■ **Отрывок**
____________
Глава 9 Падение Жиронды
Глава 9
Падение Жиронды
Столько поражений за такой короткий срок привели жирондистов в состояние страшной ярости. Еще в апреле Петион, ставший одним из наиболее активных вожаков Жиронды, обратился с провокационным письмом к зажиточным парижанам:
«Ваша собственность подвергается угрозе, а вы закрываете глаза на эту опасность. Разгорается война между имущими и неимущими, а вы ничего не предпринимаете для ее предупреждения… Граждане, встряхнитесь от летаргии и заставьте этих вредных насекомых уйти в свои убежища!..»
Но в Париже, где резко преобладали революционно настроенные элементы, жирондистам трудно было добиться понимания и успеха. Другое дело — в департаментах, в особенности на юге и юго-западе страны. Здесь они чувствовали себя хозяевами. На стенах домов Бордо давно уже пестрели плакаты, в которых жирондисты грозили междоусобной войной силам демократии. В Лионе, Тулоне и Марселе подготавливались контрреволюционные мятежи. И вот, опираясь на реакционные слои департаментов, жирондистские лидеры решили объявить настоящую войну революционному Парижу.
____________
■ **Исходные материалы**
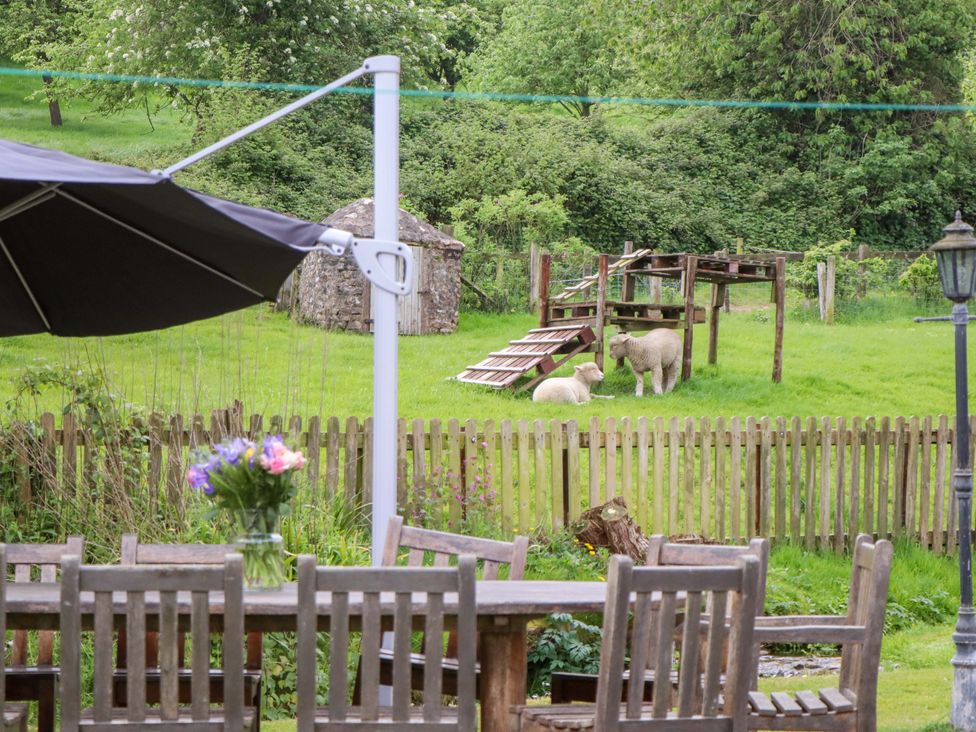 A garden with sheep and a table and chairs at Hornshayne Farmhouse near Honiton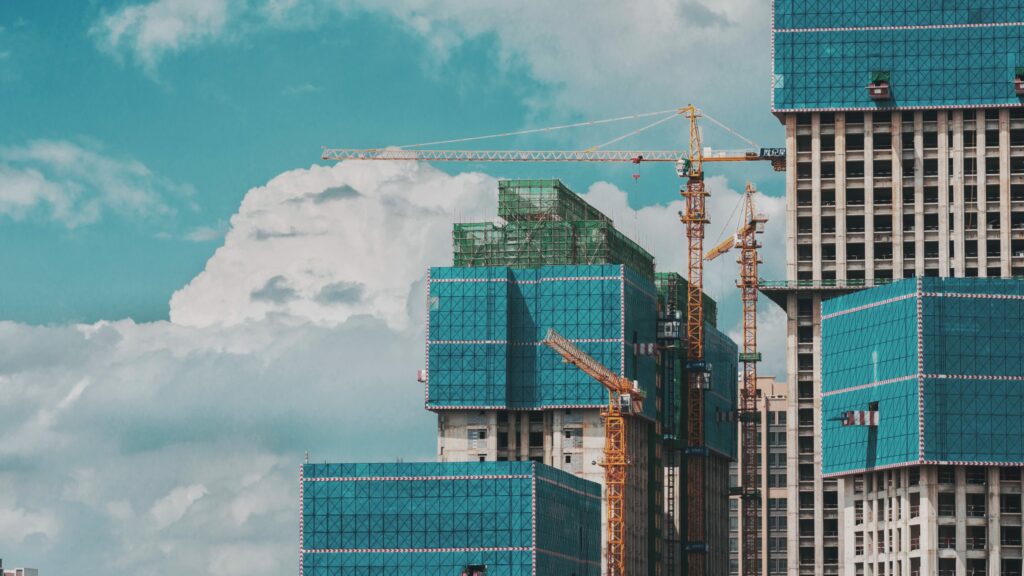 Urban high-rise construction with cranes and blue netting under a partly cloudy sky.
____________
■ **Задание**
Выпишите целиком и без изменений приведённый выше отрывок о падении Жиронды.

■ **Ответ на задание**
Глава 9 Падение Жиронды
Глава 9
Падение Жиронды
Столько поражений за такой короткий срок привели жирондистов в состояние страшной ярости. Еще в апреле Петион, ставший одним из наиболее активных вожаков Жиронды, обратился с провокационным письмом к зажиточным парижанам:
«Ваша собственность подвергается угрозе, а вы закрываете глаза на эту опасность. Разгорается война между имущими и неимущими, а вы ничего не предпринимаете для ее предупреждения… Граждане, встряхнитесь от летаргии и заставьте этих вредных насекомых уйти в свои убежища!..»
Но в Париже, где резко преобладали революционно настроенные элементы, жирондистам трудно было добиться понимания и успеха. Другое дело — в департаментах, в особенности на юге и юго-западе страны. Здесь они чувствовали себя хозяевами. На стенах домов Бордо давно уже пестрели плакаты, в которых жирондисты грозили междоусобной войной силам демократии. В Лионе, Тулоне и Марселе подготавливались контрреволюционные мятежи. И вот, опираясь на реакционные слои департаментов, жирондистские лидеры решили объявить настоящую войну революционному Парижу.